Suppose we have have an ideal gas mixture and a reversible elementary reaction: $$ \ce{O + H_2 <=> H + OH} $$ Its forward reaction rate may be computed as follows: $$ \frac{d[\ce{H}]}{dt} = \frac{d[\ce{OH}]}{dt} = -\frac{d[\ce{O}]}{dt} = -\frac{d[\ce{H2}]}{dt} = k^{(f)}\left[\ce{O}\right]\left[\ce{H2}\right] = A T^n e^{\left(\frac{E_a}{RT}\right)}\left[\ce{O}\right]\left[\ce{H2}\right] $$ where $A, n$ and $E_a$ are known values. The exponents of concentrations $\left[\ce{O}\right]$ and $\left[\ce{H2}\right]$ are both equal to one due since the reaction is elementary.
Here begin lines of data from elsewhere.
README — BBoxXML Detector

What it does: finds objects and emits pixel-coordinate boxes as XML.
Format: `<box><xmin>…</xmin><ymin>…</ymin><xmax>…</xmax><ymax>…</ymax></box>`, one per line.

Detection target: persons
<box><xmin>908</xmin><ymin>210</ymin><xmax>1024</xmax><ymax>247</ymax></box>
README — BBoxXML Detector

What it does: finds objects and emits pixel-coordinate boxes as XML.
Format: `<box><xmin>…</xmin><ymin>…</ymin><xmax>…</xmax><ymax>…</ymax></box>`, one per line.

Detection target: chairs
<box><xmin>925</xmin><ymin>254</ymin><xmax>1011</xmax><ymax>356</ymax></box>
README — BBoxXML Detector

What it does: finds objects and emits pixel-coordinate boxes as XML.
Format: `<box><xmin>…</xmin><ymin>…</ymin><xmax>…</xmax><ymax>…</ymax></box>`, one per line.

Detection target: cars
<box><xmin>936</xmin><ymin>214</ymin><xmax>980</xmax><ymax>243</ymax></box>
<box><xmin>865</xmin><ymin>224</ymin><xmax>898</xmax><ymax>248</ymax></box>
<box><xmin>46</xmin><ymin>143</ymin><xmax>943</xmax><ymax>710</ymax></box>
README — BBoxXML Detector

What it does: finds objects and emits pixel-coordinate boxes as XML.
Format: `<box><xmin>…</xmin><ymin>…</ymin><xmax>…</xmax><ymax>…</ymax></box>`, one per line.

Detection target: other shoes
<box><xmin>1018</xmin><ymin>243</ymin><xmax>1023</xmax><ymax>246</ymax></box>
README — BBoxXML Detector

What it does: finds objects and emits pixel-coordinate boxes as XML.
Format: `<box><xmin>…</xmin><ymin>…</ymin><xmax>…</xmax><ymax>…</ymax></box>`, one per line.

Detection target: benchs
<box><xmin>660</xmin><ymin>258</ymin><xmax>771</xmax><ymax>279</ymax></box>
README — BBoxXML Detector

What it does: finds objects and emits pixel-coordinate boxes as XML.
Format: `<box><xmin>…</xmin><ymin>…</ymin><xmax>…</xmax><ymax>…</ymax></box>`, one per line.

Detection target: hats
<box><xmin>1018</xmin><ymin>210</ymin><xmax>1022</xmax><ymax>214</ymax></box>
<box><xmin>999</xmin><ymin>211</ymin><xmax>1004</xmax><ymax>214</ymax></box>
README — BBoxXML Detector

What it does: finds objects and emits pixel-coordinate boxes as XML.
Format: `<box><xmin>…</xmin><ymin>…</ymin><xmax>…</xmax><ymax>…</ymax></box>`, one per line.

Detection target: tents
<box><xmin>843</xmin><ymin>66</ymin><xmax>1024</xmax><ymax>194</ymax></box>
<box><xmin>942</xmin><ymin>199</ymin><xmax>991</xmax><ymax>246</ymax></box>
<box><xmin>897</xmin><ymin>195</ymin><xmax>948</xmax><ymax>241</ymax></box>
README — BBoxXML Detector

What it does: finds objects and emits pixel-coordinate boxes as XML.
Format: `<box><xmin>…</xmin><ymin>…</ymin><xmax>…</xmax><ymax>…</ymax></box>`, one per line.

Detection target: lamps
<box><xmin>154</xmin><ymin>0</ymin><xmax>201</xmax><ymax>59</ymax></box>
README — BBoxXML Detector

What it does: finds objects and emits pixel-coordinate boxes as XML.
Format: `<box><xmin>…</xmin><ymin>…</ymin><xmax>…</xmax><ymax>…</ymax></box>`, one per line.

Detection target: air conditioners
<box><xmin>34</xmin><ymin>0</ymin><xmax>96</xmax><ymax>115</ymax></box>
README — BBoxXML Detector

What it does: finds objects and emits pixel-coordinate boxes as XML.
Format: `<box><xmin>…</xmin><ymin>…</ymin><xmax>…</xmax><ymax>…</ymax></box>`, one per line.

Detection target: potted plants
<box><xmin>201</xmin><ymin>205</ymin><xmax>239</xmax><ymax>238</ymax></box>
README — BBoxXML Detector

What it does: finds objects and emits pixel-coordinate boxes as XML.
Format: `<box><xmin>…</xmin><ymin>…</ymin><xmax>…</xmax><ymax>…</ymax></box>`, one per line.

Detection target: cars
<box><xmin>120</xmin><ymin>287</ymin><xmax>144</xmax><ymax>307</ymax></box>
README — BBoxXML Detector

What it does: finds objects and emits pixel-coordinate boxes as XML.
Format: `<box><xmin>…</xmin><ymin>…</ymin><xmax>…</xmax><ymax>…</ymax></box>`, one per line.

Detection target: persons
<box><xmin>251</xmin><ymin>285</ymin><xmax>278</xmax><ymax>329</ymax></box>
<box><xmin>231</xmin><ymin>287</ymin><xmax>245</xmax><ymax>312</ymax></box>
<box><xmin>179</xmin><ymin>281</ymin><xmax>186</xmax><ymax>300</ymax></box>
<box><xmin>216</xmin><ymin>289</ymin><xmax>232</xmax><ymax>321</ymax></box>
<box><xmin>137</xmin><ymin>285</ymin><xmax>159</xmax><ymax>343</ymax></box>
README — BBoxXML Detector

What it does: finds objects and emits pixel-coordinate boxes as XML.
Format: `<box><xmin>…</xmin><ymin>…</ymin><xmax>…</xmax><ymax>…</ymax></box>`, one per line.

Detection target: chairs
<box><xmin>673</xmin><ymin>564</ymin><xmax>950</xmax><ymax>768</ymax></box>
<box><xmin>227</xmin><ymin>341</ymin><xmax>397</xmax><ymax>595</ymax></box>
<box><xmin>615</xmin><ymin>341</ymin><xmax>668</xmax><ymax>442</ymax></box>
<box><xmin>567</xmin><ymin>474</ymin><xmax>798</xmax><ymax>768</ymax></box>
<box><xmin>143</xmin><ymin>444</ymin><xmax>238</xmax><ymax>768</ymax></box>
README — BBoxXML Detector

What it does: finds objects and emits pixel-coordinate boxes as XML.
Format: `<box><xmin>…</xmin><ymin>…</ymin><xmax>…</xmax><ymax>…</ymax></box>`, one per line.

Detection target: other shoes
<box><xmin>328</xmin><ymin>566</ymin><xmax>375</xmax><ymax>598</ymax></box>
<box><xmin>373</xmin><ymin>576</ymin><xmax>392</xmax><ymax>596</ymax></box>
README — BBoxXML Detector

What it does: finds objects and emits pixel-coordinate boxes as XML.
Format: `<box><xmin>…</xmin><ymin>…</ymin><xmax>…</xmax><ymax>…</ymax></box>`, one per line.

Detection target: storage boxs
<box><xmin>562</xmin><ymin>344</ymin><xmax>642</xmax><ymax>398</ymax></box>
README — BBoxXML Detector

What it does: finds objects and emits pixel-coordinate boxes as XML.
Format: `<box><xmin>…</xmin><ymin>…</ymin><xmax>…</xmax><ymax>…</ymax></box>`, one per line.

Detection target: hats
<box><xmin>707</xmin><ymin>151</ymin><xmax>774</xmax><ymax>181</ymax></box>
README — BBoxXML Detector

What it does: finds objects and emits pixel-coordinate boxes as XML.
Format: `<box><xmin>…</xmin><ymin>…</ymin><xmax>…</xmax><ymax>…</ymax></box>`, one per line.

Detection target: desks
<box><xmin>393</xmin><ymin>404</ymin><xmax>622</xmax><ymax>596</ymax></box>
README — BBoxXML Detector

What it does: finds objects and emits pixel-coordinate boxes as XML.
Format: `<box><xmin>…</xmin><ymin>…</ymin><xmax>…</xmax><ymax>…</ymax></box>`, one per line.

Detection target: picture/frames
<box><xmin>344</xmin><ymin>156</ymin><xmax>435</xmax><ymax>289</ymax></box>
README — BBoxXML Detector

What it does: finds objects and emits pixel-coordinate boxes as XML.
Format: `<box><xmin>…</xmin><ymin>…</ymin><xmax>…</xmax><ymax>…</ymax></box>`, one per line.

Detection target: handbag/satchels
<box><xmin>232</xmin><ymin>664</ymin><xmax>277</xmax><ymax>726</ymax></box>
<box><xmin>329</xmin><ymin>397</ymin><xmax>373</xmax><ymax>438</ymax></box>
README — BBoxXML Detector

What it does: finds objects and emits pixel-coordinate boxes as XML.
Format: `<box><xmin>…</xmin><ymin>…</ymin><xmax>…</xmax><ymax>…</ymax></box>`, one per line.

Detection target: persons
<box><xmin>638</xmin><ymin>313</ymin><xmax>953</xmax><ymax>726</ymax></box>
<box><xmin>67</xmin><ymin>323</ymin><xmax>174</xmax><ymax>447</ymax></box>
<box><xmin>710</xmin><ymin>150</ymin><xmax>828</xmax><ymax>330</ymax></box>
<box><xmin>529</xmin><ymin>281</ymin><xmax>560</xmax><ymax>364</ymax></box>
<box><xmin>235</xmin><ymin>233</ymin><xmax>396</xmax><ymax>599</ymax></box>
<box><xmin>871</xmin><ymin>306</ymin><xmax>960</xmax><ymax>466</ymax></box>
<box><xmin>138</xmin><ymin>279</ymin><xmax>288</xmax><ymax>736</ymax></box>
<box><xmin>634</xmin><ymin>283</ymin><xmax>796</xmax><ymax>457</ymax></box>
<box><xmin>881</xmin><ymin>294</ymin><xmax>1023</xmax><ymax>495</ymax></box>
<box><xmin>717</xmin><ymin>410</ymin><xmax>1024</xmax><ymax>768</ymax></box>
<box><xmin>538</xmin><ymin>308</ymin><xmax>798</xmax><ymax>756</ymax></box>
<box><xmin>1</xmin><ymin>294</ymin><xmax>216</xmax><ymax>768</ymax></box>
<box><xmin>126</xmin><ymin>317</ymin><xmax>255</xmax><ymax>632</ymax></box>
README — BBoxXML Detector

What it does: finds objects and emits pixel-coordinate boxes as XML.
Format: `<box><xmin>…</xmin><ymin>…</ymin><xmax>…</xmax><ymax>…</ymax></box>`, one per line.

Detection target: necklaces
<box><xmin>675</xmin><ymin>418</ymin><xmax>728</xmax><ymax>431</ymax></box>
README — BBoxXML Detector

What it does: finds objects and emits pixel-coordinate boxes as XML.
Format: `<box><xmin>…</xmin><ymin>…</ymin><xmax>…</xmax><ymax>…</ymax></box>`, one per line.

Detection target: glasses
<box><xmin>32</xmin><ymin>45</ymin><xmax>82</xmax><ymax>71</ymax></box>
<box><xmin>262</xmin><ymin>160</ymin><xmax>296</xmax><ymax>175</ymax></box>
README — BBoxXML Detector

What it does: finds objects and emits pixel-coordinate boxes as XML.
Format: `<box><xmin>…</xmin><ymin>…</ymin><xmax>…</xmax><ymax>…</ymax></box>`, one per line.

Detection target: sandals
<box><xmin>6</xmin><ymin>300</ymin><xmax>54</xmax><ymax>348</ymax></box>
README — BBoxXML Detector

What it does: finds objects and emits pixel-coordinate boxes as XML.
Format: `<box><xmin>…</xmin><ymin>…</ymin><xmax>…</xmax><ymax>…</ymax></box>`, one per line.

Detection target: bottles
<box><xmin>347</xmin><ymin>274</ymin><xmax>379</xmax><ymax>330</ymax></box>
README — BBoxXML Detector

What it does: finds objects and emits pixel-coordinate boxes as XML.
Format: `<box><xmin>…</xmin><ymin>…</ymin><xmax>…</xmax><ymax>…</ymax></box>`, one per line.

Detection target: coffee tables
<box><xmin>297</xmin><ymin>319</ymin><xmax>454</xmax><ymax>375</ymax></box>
Also, there is thermodynamic data for the species - heat of formation, entropy, heat capacity - for all species. For example, for H these values are: $$ \Delta H^{298K}_f\left(\ce{H}\right) = 52.1~\text{kcal/mol}, \quad S^{300K}\left(\ce{H}\right) = 27.4~\text{cal/mol K},\quad C_p(\ce{H}) = 4.97~\text{cal/mol K}. $$ For simplicity, heat capacity is assumed constant here.
Parameters $A, n$ and $E_a$ for backward reaction rate $\left(k^{(b)}\right)$ are unknown. According to Warnatz's et al "Combustion" book backward reaction may instead be computed from equilibrium constant, which, in turn, is determined by thermodynamic data: $$ K_c = \frac{k^{(f)}}{k^{(b)}}= exp\left(-\Delta_R\bar{A}^0/RT\right) $$
But how to compute $\Delta_R\bar{A}^0$?
I assume that it equals to an increment of free energy (Helmholtz function) $A = U - TS$ corresponding to consumption of one mole of each reactant, but not sure how to properly calculate it from thermo data above.